[Records from a collection]
#####

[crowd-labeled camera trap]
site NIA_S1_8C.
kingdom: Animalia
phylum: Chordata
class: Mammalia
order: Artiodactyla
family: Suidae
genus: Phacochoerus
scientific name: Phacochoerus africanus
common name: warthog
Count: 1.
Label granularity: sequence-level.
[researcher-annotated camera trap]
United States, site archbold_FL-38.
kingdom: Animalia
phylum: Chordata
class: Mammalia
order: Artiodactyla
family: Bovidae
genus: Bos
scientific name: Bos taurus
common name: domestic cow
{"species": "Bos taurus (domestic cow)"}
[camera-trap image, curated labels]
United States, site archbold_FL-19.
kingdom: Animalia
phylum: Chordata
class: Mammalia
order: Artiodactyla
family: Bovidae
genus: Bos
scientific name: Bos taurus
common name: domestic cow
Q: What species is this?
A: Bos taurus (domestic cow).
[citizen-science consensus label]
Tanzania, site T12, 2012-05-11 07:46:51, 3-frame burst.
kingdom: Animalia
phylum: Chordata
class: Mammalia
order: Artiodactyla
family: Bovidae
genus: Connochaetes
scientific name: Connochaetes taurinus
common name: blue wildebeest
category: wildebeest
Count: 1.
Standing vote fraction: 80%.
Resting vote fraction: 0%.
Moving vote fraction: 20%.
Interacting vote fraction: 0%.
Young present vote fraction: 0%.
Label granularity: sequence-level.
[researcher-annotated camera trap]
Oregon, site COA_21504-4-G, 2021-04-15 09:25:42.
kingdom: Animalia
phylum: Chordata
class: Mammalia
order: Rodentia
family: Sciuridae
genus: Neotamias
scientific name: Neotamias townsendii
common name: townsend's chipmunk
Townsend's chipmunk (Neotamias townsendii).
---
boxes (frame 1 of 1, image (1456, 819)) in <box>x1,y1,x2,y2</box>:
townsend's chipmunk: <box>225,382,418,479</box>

#####

When the entries above are retyped, each line must stay exactly as it is.

[crowd-labeled camera trap]
site NIA_S1_8C.
kingdom: Animalia
phylum: Chordata
class: Mammalia
order: Artiodactyla
family: Suidae
genus: Phacochoerus
scientific name: Phacochoerus africanus
common name: warthog
Count: 1.
Label granularity: sequence-level.
[researcher-annotated camera trap]
United States, site archbold_FL-38.
kingdom: Animalia
phylum: Chordata
class: Mammalia
order: Artiodactyla
family: Bovidae
genus: Bos
scientific name: Bos taurus
common name: domestic cow
{"species": "Bos taurus (domestic cow)"}
[camera-trap image, curated labels]
United States, site archbold_FL-19.
kingdom: Animalia
phylum: Chordata
class: Mammalia
order: Artiodactyla
family: Bovidae
genus: Bos
scientific name: Bos taurus
common name: domestic cow
Q: What species is this?
A: Bos taurus (domestic cow).
[citizen-science consensus label]
Tanzania, site T12, 2012-05-11 07:46:51, 3-frame burst.
kingdom: Animalia
phylum: Chordata
class: Mammalia
order: Artiodactyla
family: Bovidae
genus: Connochaetes
scientific name: Connochaetes taurinus
common name: blue wildebeest
category: wildebeest
Count: 1.
Standing vote fraction: 80%.
Resting vote fraction: 0%.
Moving vote fraction: 20%.
Interacting vote fraction: 0%.
Young present vote fraction: 0%.
Label granularity: sequence-level.
[researcher-annotated camera trap]
Oregon, site COA_21504-4-G, 2021-04-15 09:25:42.
kingdom: Animalia
phylum: Chordata
class: Mammalia
order: Rodentia
family: Sciuridae
genus: Neotamias
scientific name: Neotamias townsendii
common name: townsend's chipmunk
Townsend's chipmunk (Neotamias townsendii).
---
boxes (frame 1 of 1, image (1456, 819)) in <box>x1,y1,x2,y2</box>:
townsend's chipmunk: <box>225,382,418,479</box>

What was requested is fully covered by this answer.